The book highlights working-class families—most of them Italian American, Irish American, and Puerto Rican—as they go about their daily lives, celebrating Catholic sacraments and holidays, playing stickball and congas on the sidewalk, hanging out on stoops and fire escapes, posing with boom boxes in front of graffiti-tagged walls, and taking part in patriotic parades and religious processions.

“I did not know it at the time, but I was recording a part of Brooklyn that would soon be remade by gentrification,” Racioppo writes in the book’s preface. “Slowly but surely, the residential ‘gold rush’ expanded south from Park Slope … toward Green-Wood Cemetery,” driving up rents and home prices, and driving out many working-class families.

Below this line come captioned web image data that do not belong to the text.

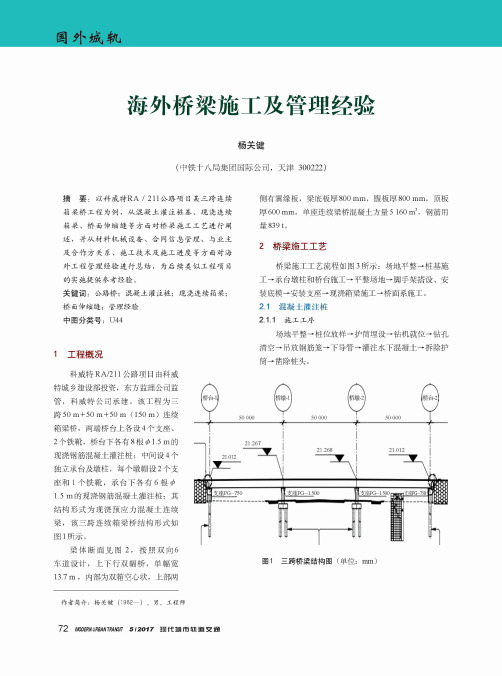 海外桥梁施工及管理经验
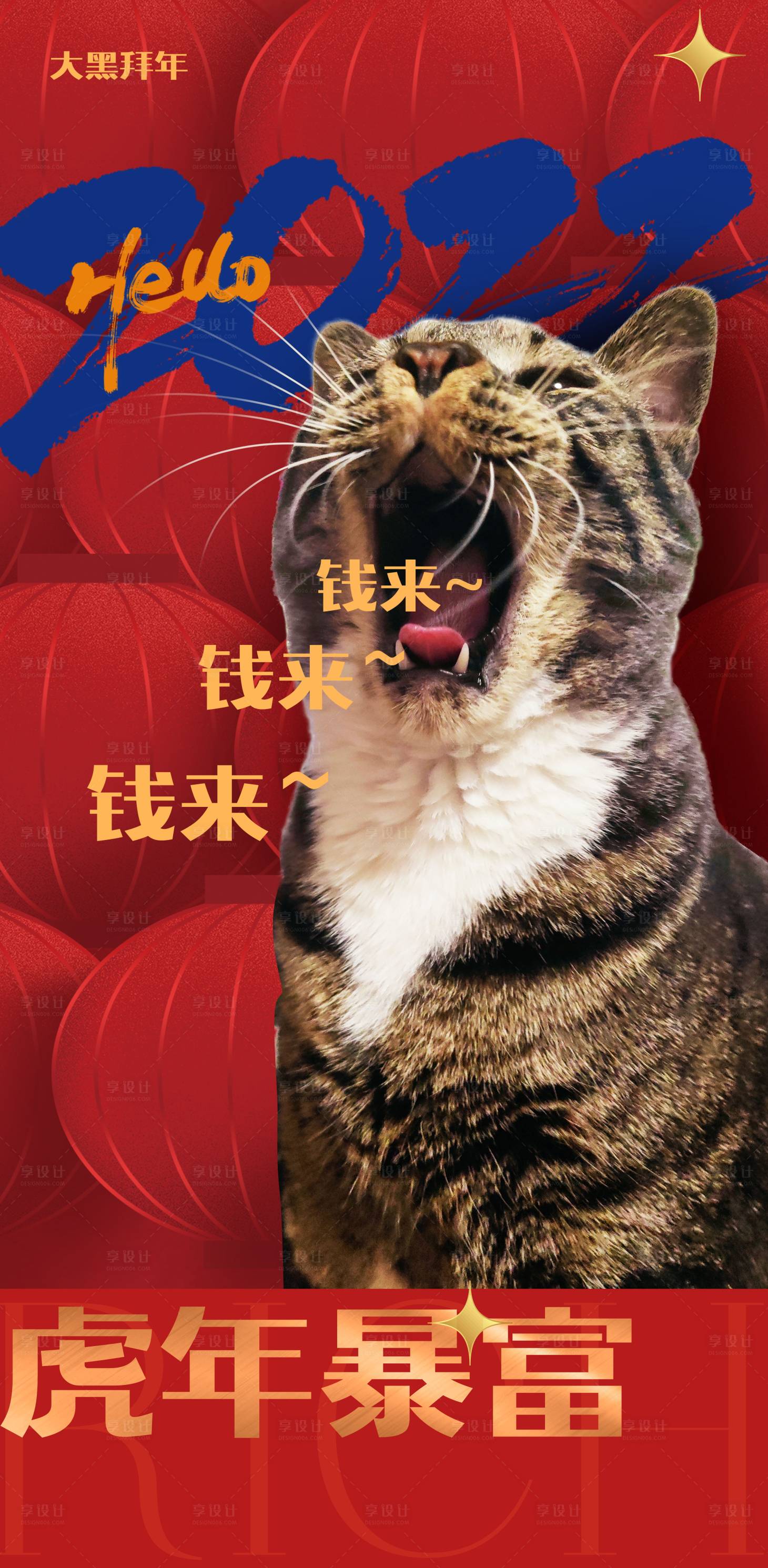 源文件下载【享设计】搜索编号：43850008261017975【猫咪拜年海报】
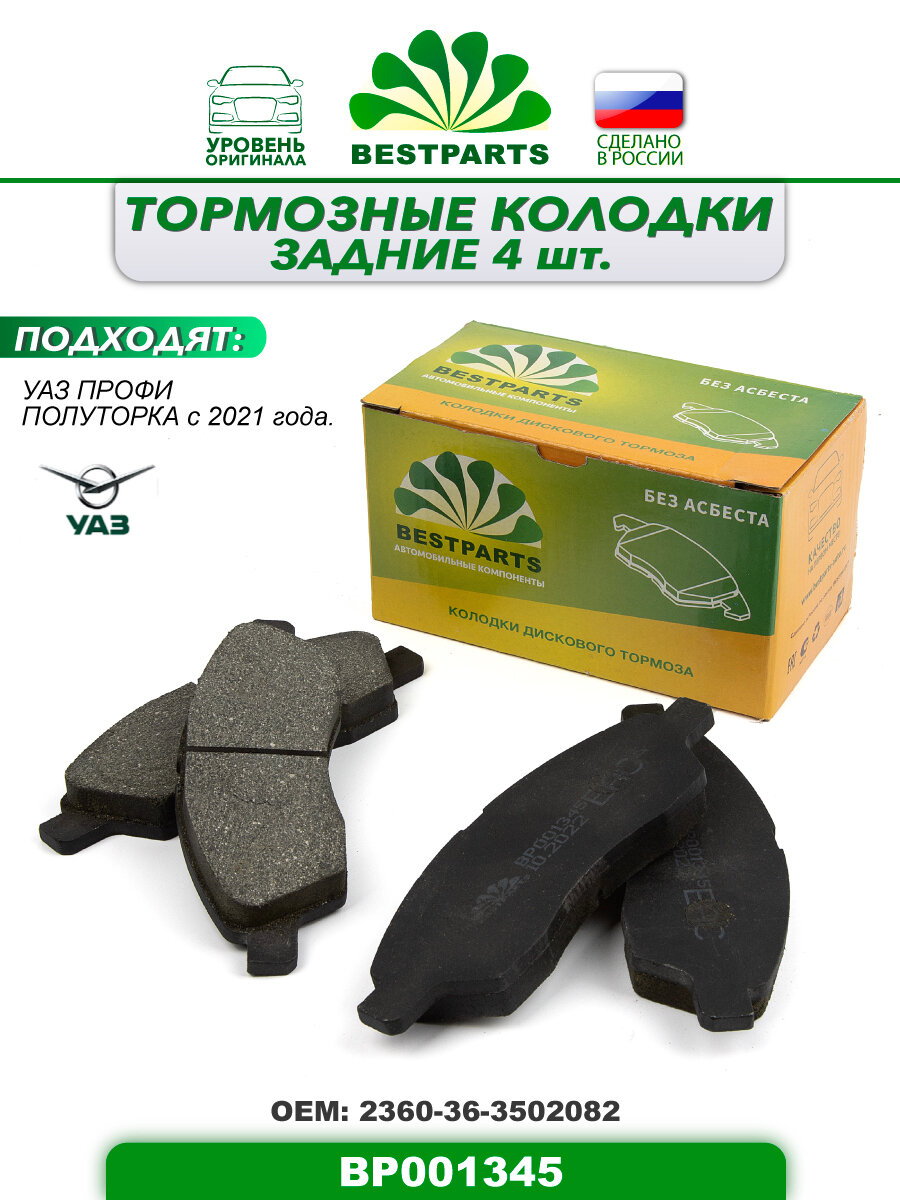 Колодки тормозные задние уаз буханка 390995 — купить по низкой цене на ...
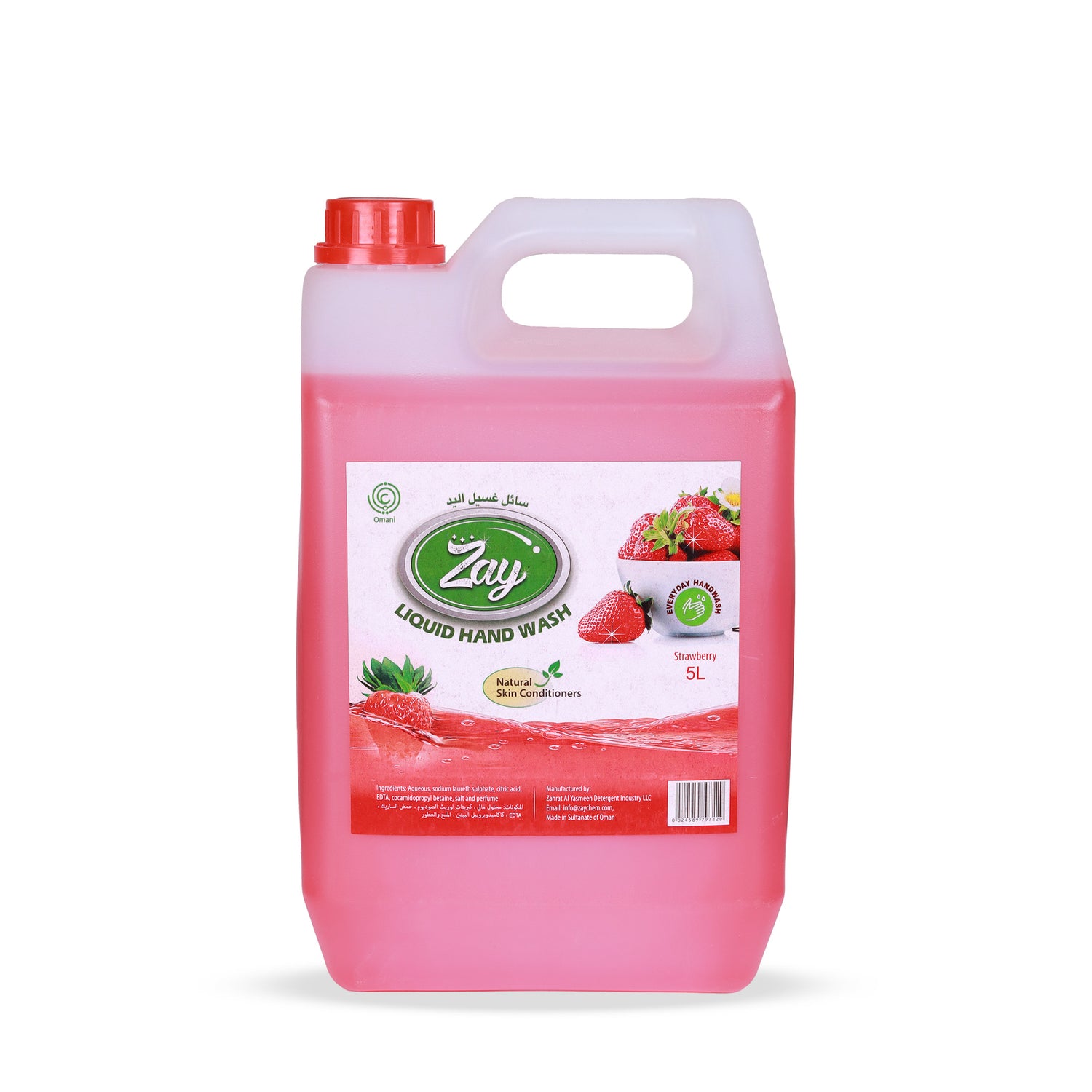 Zay Liquid Hand Soap – 5L Strawberry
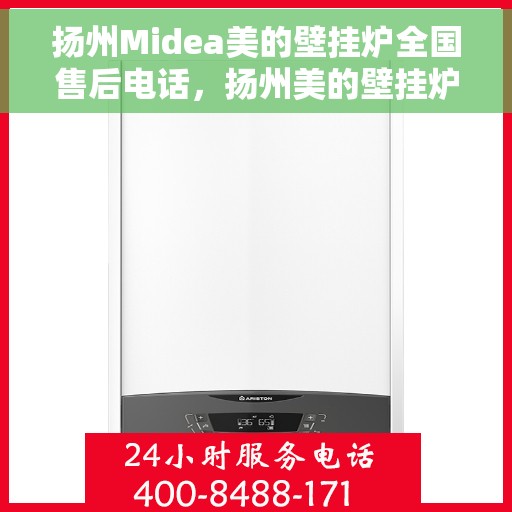 扬州Midea美的壁挂炉全国售后电话，扬州美的壁挂炉售后电话服务热线及维修指南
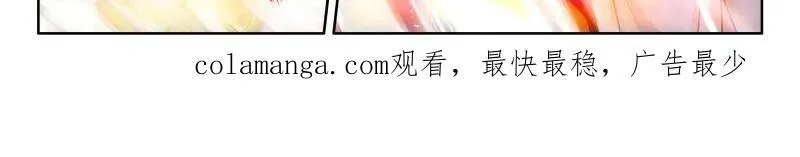 第552话 雨格战红莲32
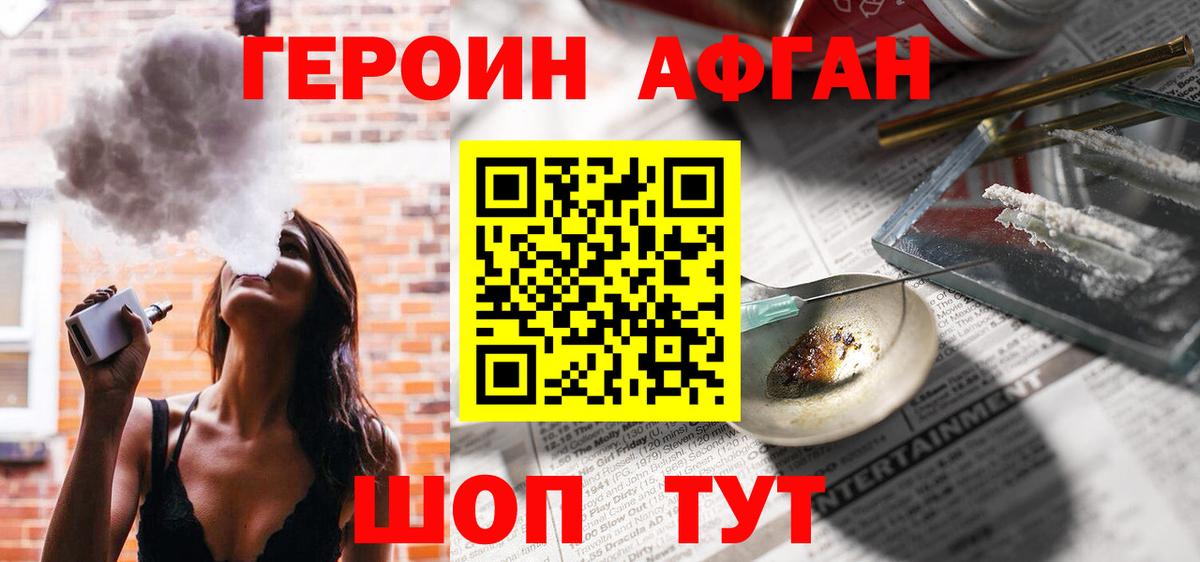 ГЕРОИН VHQ Магадан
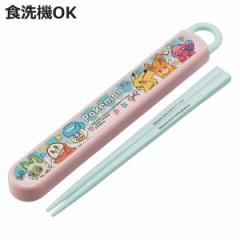 箸箱セット 抗菌食洗機対応箸箱セット ポケモンポッピング （ ポケットモンスター 箸 16.5cm 食洗機対応 抗菌 お箸 箸箱 子供 日本製 16.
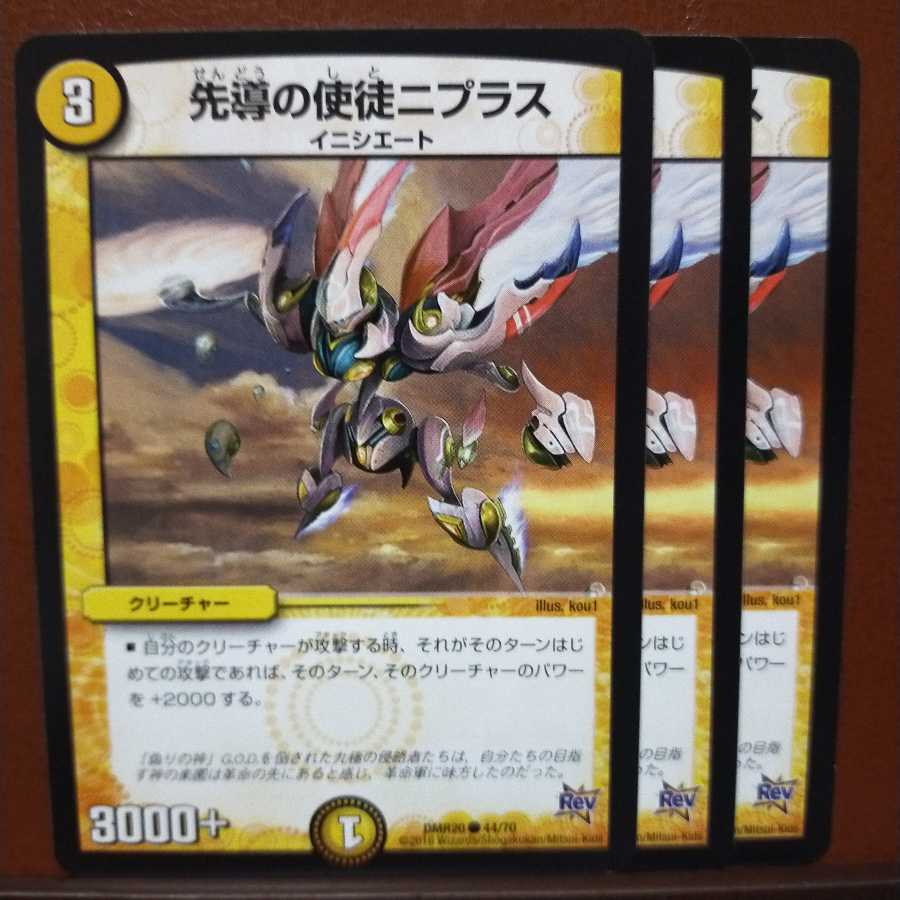 old3561 set discount leading apostle niplus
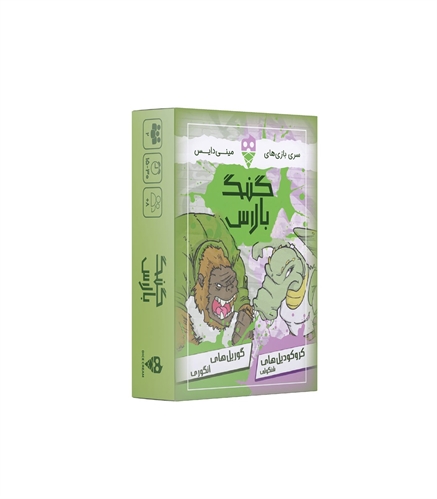 بازی فکری گنگ بالاس تاس بستنی، نسخه فارسی Tag Team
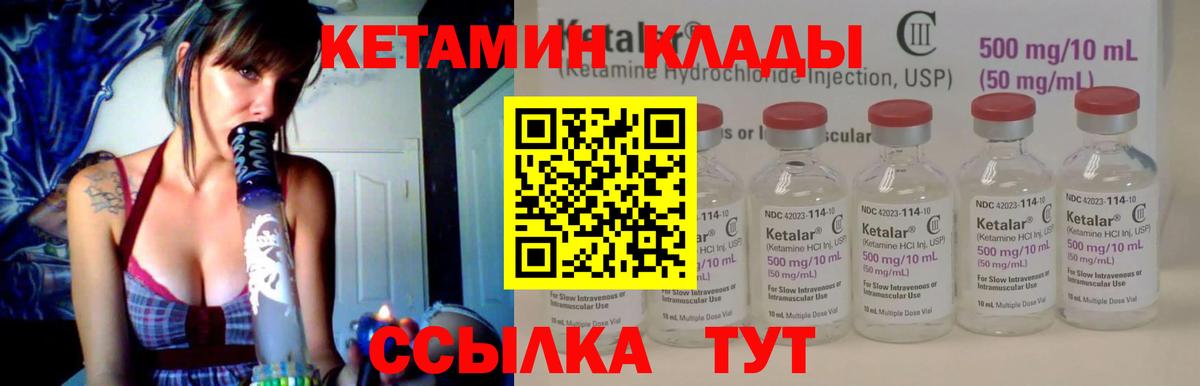 Кетамин VHQ  КЕТАМИН VHQ  Вход с VPN  Сертолово 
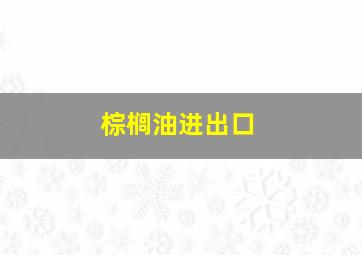 棕榈油进出口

Brooklyn Before features a handful of the Halloween photos that helped launch Racioppo’s career. Today, he lives in the Rockaways, where he has continued photographing trick-or-treaters on Halloween. This year, however, he says he may head back to Brooklyn to meet up with his grandsons in Park Slope, where, although the times have changed, the spirit of the holiday is still strong.

“They’re 8 and 6 years old now. They won’t just get a chalk bag and run around till dark by themselves. They’ll go to supervised play or an after-school Halloween celebration,” he says, like the annual children’s parade. “Halloween is always fun. There are so many great things about it.”